Voting for “US Leadership to Abolish Nuclear Weapons Globally”

January 12th, 2009

Obama has promised it, his Defense Secretary isn’t convinced, but now you can vote on it. At Change.org you can help construct a list of priorities for the new American Administration that includes US leadership to abolish nuclear weapons in the top 10 (the direct link is below).

Last fall President-elect Barack Obama told the Arms Control Association that “as president, I will set a new direction in nuclear weapons policy and show the world that America believes in its existing commitment under the nuclear Nonproliferation Treaty to work to ultimately eliminate all nuclear weapons.”[i]

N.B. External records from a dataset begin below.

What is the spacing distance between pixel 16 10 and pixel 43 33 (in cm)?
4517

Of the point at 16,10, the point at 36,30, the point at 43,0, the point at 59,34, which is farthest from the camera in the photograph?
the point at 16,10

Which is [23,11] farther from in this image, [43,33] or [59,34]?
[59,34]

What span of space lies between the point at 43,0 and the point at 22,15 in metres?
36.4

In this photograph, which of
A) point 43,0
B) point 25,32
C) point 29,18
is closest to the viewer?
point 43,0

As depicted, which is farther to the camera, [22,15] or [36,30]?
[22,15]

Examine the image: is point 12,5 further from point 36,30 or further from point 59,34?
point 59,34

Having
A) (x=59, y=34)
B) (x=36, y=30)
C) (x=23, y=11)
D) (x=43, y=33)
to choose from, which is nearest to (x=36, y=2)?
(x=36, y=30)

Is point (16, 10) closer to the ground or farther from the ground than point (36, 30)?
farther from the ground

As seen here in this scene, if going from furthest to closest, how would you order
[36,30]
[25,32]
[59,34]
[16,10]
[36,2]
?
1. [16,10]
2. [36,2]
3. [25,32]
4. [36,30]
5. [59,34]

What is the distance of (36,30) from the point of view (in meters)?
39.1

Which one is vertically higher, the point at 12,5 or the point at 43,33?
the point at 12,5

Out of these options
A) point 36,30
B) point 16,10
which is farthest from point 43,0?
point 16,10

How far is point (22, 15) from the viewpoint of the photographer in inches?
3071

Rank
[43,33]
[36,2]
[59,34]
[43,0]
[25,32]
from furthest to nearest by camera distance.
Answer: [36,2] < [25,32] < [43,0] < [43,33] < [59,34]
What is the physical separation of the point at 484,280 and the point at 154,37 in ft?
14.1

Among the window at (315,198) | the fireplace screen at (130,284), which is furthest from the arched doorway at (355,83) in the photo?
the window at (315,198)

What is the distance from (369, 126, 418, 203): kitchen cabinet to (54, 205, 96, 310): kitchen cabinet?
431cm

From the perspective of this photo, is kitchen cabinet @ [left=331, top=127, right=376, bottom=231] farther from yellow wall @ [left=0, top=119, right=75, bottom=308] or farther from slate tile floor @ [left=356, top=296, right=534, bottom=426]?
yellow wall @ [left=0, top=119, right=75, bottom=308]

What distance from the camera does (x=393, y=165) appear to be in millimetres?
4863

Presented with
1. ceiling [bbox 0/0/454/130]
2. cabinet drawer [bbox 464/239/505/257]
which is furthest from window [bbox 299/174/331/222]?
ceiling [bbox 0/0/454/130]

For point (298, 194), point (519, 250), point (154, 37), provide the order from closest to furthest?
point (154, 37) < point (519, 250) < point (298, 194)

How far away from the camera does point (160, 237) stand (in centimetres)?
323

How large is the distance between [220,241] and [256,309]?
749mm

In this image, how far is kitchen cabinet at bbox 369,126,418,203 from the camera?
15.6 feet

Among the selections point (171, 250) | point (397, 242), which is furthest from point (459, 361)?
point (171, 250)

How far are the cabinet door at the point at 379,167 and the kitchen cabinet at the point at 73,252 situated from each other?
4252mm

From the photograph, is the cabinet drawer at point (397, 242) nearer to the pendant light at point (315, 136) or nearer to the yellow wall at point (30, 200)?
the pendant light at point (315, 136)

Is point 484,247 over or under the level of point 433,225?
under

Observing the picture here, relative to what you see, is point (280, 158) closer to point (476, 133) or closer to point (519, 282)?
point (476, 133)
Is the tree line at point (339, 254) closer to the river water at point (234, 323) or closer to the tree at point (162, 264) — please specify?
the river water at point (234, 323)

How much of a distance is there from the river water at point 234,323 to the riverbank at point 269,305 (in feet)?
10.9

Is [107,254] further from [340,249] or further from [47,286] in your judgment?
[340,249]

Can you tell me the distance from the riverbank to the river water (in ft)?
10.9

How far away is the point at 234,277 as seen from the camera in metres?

But his Defense Secretary, Robert Gates, shows some reluctance. Not only does he have doubts about ratification of the Comprehensive Test Ban Treaty,[ii] but Gates told a Carnegie Endowment gathering last fall that “as long as other states have or seek nuclear weapons – and can potentially threaten us, our allies and friends – then we must have a deterrent capacity that makes it clear that challenging the United States in the nuclear arena – or with other weapons of mass destruction – could result in an overwhelming, catastrophic response.”[iii]

President-elect Obama’s responses to the Arms Control Association also paid homage to deterrence: “as long as states retain nuclear weapons, the United States will maintain a nuclear deterrent that is strong, safe, secure, and reliable.”

All of which means that if nuclear abolition is to become an American priority, Washington thinking still needs to undergo some major changes.

With the new Administration coming in nuclear disarmament prospects will be better than they have been for a long time, but it will still take some doing to overcome the unconstructive formulations and assumptions that apparently remain in the thinking of Secretary Gates.

Gates says, for example, that as long as others “seek” nuclear weapons the US must retain a nuclear deterrent. That is a formula for the indefinite perpetuation of nuclear weapons, for as long as the US and other states retain nuclear weapons, there will always be some hitherto non-nuclear states that will seek them.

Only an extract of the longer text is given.